Aunque Auster asumía influencias de Samuel Beckett, Philip Roth y William Faulkner, prefería a autores como Emily Bronte antes que a cualquier contemporáneo, y argumentaba que sus temas eran eternos y universales, como la soledad o la contingencia del ser humano, que lograba cocinar con dosis de misterio y elementos de aparente inverosimilitud que, en realidad, subrayaba, ocurrían en el mundo porque así es la vida.

En todo caso, para Paul Auster sus historias tenían que ser metáforas universales de nuestro tiempo y en buena medida le gustaba reflejar vidas frágiles, una fragilidad que consideraba moralmente obligatorio recordar para despertar la compasión del lector, quien al identificarse con ella tiene que verse empujado hacia la lectura.

Defensor de las libertades, en muchas ocasiones Auster se negó a visitar países “que no tienen leyes democráticas”. Por eso no quiso viajar a China y rechazó —en protesta por el más de centenar de periodistas y escritores que habían sido encarcelados— la invitación que le hicieron en Turquía con motivo de la publicación de Diario de invierno.

A fin de cuentas, como dijo en un encuentro con periodistas en Madrid, la literatura no ofrece una verdad científica, ni tampoco una verdad verificable, sino una verdad emocional, que a la larga es lo único que cuenta.

Carmen Boullosa

Delicioso conversador, fino escucha, brillante, dulce, con humor y la presencia de lecturas que parecían ser sus testigos, más que él su lector, como si lo vinieran acompañando en un largo viaje. Nunca olvidaré en especial una cena en casa, solos nosotros cuatro [Paul Auster, Siri Hustvedt, Carmen Boullosa y Mike Wallace]: el tiempo se detuvo, hablamos y escuchamos a manos llenas, nos reímos y estuvimos a punto de llorar, también. Ojalá pueda descansar en paz, ya sin la sombra de su hijo.

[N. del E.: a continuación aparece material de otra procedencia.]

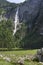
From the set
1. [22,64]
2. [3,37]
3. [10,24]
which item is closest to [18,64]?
[22,64]

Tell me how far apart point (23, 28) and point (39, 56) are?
154483 mm

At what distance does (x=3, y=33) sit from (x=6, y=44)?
6.52 m

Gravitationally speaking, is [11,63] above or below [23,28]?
above

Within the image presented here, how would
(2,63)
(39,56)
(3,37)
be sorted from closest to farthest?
(2,63), (39,56), (3,37)

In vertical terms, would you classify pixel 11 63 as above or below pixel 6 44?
above

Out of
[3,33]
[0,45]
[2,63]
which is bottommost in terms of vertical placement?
[0,45]

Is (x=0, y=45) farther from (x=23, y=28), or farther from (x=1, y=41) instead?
(x=23, y=28)

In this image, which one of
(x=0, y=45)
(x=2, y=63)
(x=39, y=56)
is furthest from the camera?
(x=0, y=45)

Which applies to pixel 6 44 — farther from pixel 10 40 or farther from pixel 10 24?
pixel 10 24

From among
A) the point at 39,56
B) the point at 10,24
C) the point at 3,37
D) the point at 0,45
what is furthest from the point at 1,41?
the point at 39,56

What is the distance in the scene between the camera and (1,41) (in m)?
118

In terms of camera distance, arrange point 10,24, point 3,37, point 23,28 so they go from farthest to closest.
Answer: point 23,28 < point 10,24 < point 3,37

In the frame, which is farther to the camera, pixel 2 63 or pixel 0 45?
pixel 0 45

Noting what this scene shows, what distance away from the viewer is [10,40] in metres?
120
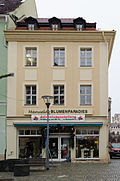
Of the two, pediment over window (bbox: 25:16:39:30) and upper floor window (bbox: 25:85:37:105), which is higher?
pediment over window (bbox: 25:16:39:30)

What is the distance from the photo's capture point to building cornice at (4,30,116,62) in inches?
1125

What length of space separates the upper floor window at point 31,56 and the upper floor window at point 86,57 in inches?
138

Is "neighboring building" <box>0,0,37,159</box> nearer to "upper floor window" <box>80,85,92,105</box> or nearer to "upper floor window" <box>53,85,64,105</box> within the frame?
"upper floor window" <box>53,85,64,105</box>

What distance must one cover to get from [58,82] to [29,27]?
5060 mm

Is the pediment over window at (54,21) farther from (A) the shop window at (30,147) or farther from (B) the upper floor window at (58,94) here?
(A) the shop window at (30,147)

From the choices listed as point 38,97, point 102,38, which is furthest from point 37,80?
point 102,38

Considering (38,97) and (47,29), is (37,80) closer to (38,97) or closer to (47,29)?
(38,97)

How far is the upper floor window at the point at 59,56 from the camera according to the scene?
2895 centimetres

Carmen Boullosa es narradora, poeta, ensayista, Premio Bellas Artes de Literatura Inés Arredondo 2023. El libro de Eva es su más reciente novela.

Jennifer Clement

Paul Auster representaba una ficción posmoderna que era audaz en su busca de historias que jugaban con el lector creando acertijos y enigmas que son fascinantes. Su particular visión de la ciudad de Nueva York también lo colocó en una tradición larga en la literatura universal que encuentra una musa en esa metrópolis.

Jennifer Clement es escritora y presidenta emérita del PEN Internacional. Acaba de publicar The Promised Party.